France’s black history in Africa

During the 5-century colonial period in the region, and especially in the countries that struggled for independence after the Second World War, these uprisings were violently suppressed and more than 2 million Africans lost their lives.

On the other hand, the uprisings initiated by the people of the countries that France had made to fight on its side with the promise of independence in the world wars were also violently suppressed. Five centuries of colonialism and wars of independence in the region cost the lives of more than 2 million Africans.

Shortly before the end of the Second World War, thousands of Algerians were killed by French soldiers in the demonstrations initiated by Algerians who fought on the side of France with the promise of independence. Violence continued systematically from the events that went down in history as the “8 May 1945 Setif and Guelma” massacre until 1962, when Algeria gained its independence.

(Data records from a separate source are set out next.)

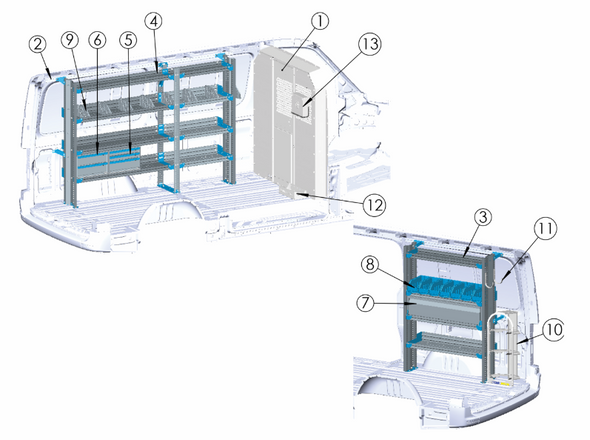 2
9
6
5
4
1
13
12
3
11
8
7
10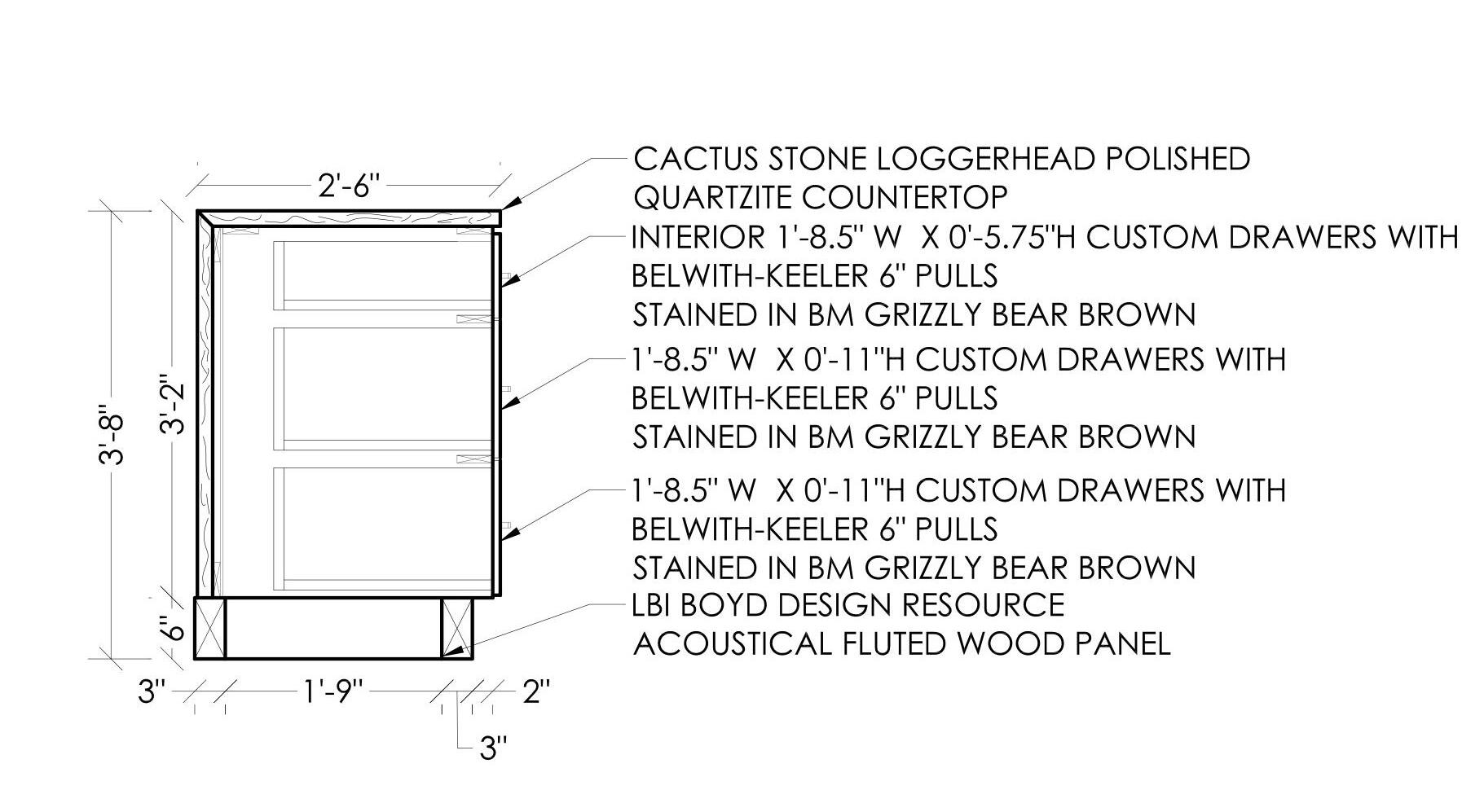 2'-6"

3'-8"

3'-2"

6"

3"

1'-9"

2"

3"

CACTUS STONE LOGGERHEAD POLISHED QUARTZITE COUNTERTOP

INTERIOR 1'-8.5" W X 0'-5.75"H CUSTOM DRAWERS WITH BELWITH-KEELER 6" PULLS
STAINED IN BM GRIZZLY BEAR BROWN

1'-8.5" W X 0'-11"H CUSTOM DRAWERS WITH BELWITH-KEELER 6" PULLS
STAINED IN BM GRIZZLY BEAR BROWN

1'-8.5" W X 0'-11"H CUSTOM DRAWERS WITH BELWITH-KEELER 6" PULLS
STAINED IN BM GRIZZLY BEAR BROWN

LBI BOYD DESIGN RESOURCE ACOUSTICAL FLUTED WOOD PANEL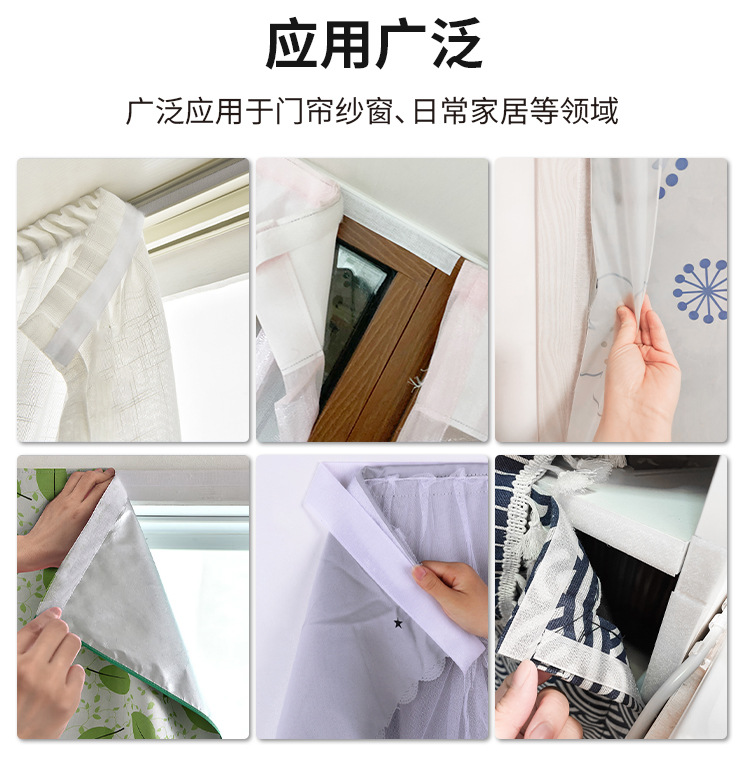 应用广泛

广泛应用于门帘纱窗、日常家居等领域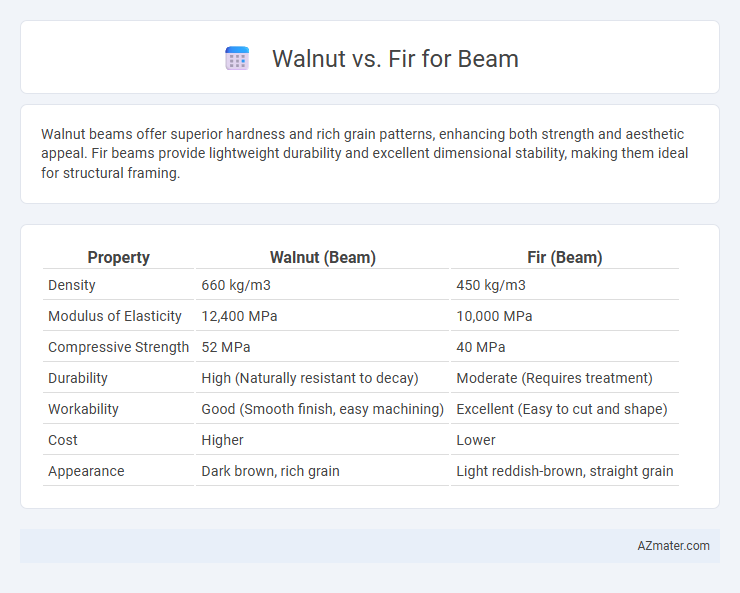 Walnut vs. Fir for Beam

Walnut beams offer superior hardness and rich grain patterns, enhancing both strength and aesthetic appeal. Fir beams provide lightweight durability and excellent dimensional stability, making them ideal for structural framing.

| Property | Walnut (Beam) | Fir (Beam) |
|---|---|---|
| Density | 660 kg/m3 | 450 kg/m3 |
| Modulus of Elasticity | 12,400 MPa | 10,000 MPa |
| Compressive Strength | 52 MPa | 40 MPa |
| Durability | High (Naturally resistant to decay) | Moderate (Requires treatment) |
| Workability | Good (Smooth finish, easy machining) | Excellent (Easy to cut and shape) |
| Cost | Higher | Lower |
| Appearance | Dark brown, rich grain | Light reddish-brown, straight grain |

AZmater.com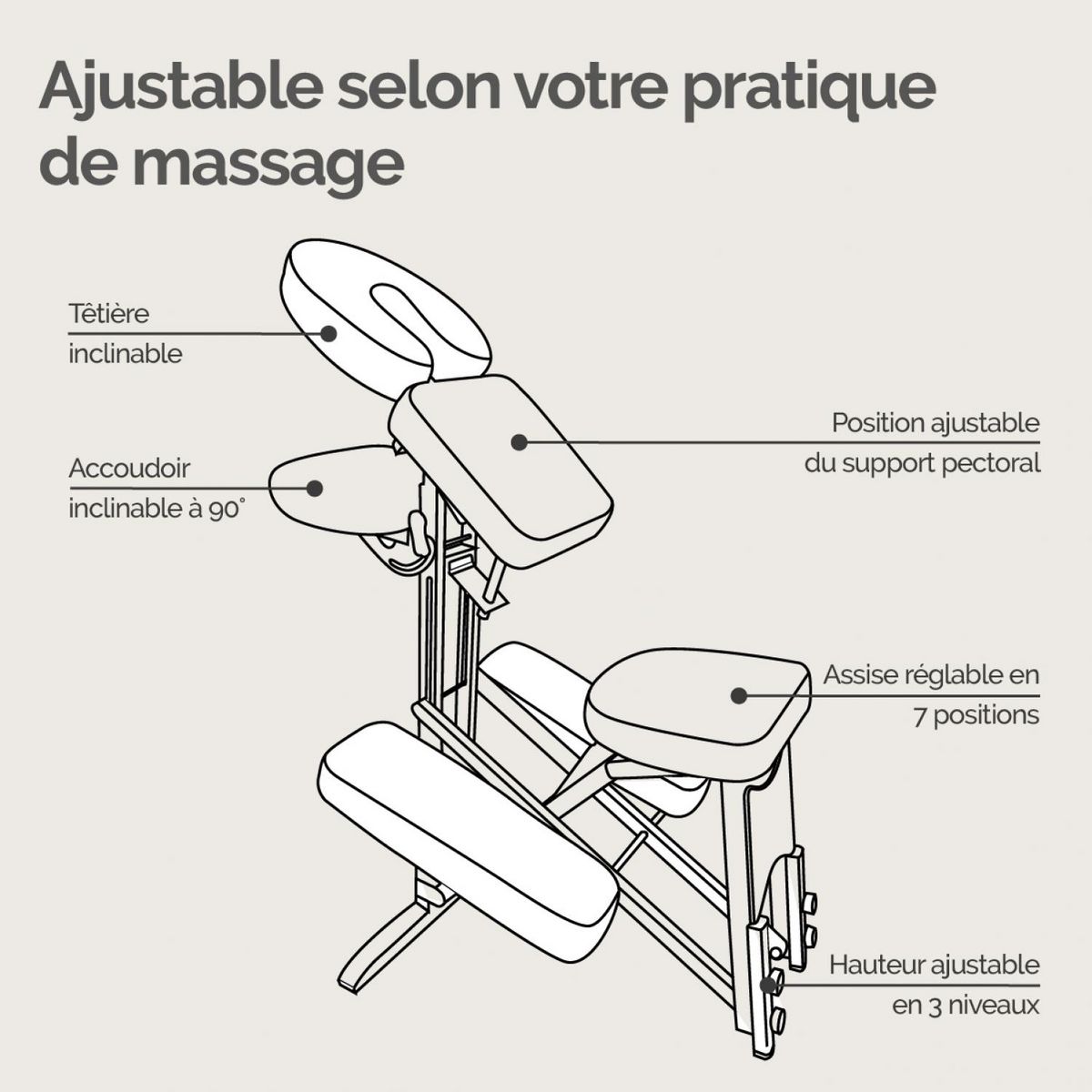 Ajustable selon votre pratique de massage

Têtière inclinable

Accoudoir inclinable à 90°

Position ajustable du support pectoral

Assise réglable en 7 positions

Hauteur ajustable en 3 niveaux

1 million people lost their lives because of the French in the Algerian War of Independence.

It is known that France has left the Algerian society with a cultural genocide since 1830. France, which caused the 300-year-old Ottoman history to be largely eliminated in addition to Algeria’s own local identity, transformed many cultural and religious monuments in the country as it wished.

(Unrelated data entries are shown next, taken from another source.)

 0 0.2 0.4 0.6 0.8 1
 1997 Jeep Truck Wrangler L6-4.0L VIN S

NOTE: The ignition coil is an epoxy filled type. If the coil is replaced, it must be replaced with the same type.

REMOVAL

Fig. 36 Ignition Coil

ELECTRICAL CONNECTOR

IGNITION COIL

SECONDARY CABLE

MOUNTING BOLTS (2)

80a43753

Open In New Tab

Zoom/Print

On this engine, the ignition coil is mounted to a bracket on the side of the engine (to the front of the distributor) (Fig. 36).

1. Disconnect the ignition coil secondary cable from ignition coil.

France’s role in the greatest genocide in history

France also committed major human rights violations in countries where it had political influence.

It was revealed that France also played a role in the 1994 Rwanda genocide, which is considered one of the largest genocides in human history, in which 800 thousand people died.

It was reflected in international reports that just before the Rwandan genocide, French soldiers in the region did not evaluate the intelligence they received and left the region, and some French soldiers personally supported the massacres.

France launched Operation Turquoise on June 23 to create a safe zone for refugees in the southwest of the country. However, there are still many ongoing international cases against France, which was found to have provided weapons and information to the Hutu government that committed the genocide in Rwanda, rather than preventing it.

Former President of France François Mitterrand said in an interview with Le Figaro newspaper in 1998, “It is not such a big deal that a genocide occurred in those countries.” His use of the phrase is still a fact known to the international community.

French Mediapart website, in its news titled “Rwandan genocide: France’s lies revealed” published in February, based on a document belonging to the French Foreign Intelligence Unit DGSE, stated that France concealed the real culprits of the Rwandan genocide, in which approximately 800 thousand Tutsis were killed by the Hutu militias. he wrote.

France blocks access to genocide archives

France, which has been criticized internationally and domestically for being a long-time supporter of the Hutu government that committed the genocide in Rwanda, also blocks access to genocide documents.

Although the “state secret” ban on archives related to the genocide period has been lifted, the archives in question cannot be accessed due to a second ban imposed by former President Mitterrand.

In addition to all these, it is also known that workers from countries that suffered great losses in the wars of independence against France and whose economies collapsed were forced to work under harsher conditions than the French, for lower wages.

More than 500 thousand Vietnamese were massacred between 1872 and 1954. Vietnam, the location of one of the bloodiest and brutal wars of imperialism in the 20th century, was already the focus of France’s trade interest since the late 18th century. France’s presence in the region, which soon began to intervene militarily in the region, would last until 1954.

Today, there are 1514 problematic districts identified by the state in France. The French state calls these districts, where approximately 5.5 million people live, “Priority Neighborhoods of Urban Policy”. While the rate of people living below the poverty level is 14.5 percent in France overall, it is 43.3 percent in these districts. While the unemployment rate in France is 8.5 percent in general, it is around 18.6 percent in these districts. The number of permanent employees is also well below the overall rate in France.